Bei verfassungskonformerkonformer Auslegung des § 21 VersG im Lichte der Versammlungsfreiheit liege in diesem Fall keine grobe Störung der Versammlung der Piusbrüder vor, daher sei der Angeklagte freizusprechen.
Richterin Jule Lempfert kam zu einem anderen Schluss und verurteilte den Angeklagten zu einer Geldstrafe von 10 Tagessätzen. Dabei betonte sie zunächst, dass es „grober Unfug“ sei, das Verfahren als politischen Prozess zu bezeichnen und eine neue Linie der Freiburger Repressionsbehörden erkennen zu wollen.
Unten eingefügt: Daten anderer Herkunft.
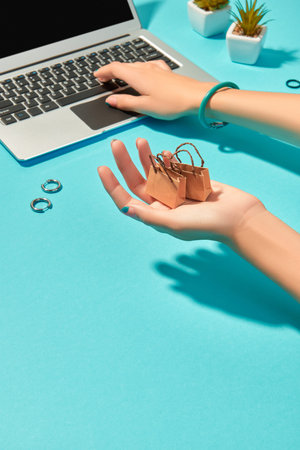 Womans hands with fashion clothes and accessories on blue background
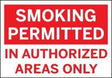 Red and white sign reading “Smoking Permitted in Authorized Areas Only”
Sie habe auf einer rein juristischen Grundlage die Grenzen der demokratischen Auseinandersetzung abzustecken. Selbstverständlich stünden beide Versammlungen unter dem Schutz des Grundgesetzes. Sie habe nicht über den Inhalt der jeweiligen Versammlungen, sondern nur über die Strafbarkeit einer konkreten Sitzblockade in einem konkreten Fall zu entscheiden. Allgemeine Festlegungen zur Strafbarkeit von Sitzblockaden seien in ihren Augen nicht möglich. Auch wenn die Gehwege neben der Blockade nachweislich frei waren, konnten die Zeugen für sie glaubhaft darlegen, dass es unter anderem aus Gründen der Gefahrenabwehr nicht möglich war, die Demonstration der Piusbrüder dort entlang zu leiten. Die Polizei habe die Aufgabe, beide Demonstrationen zu trennen und benötige dafür einen gewissen Platz. Eine Umleitung über eine andere Straße sei nicht möglich, da eine angemeldete Demonstration auf der Route stattzufinden habe, auf der der Versammlungsleiter dies möchte. Sie habe Verständnis für symbolträchtige Protestformen, in diesem Fall ginge es allerdings zu weit. In der Gesamtschau siedelte sie die Vorfälle am untersten Ende der Strafbarkeit an. Daher erfolgte die Verurteilung zu 10 Tagessätzen.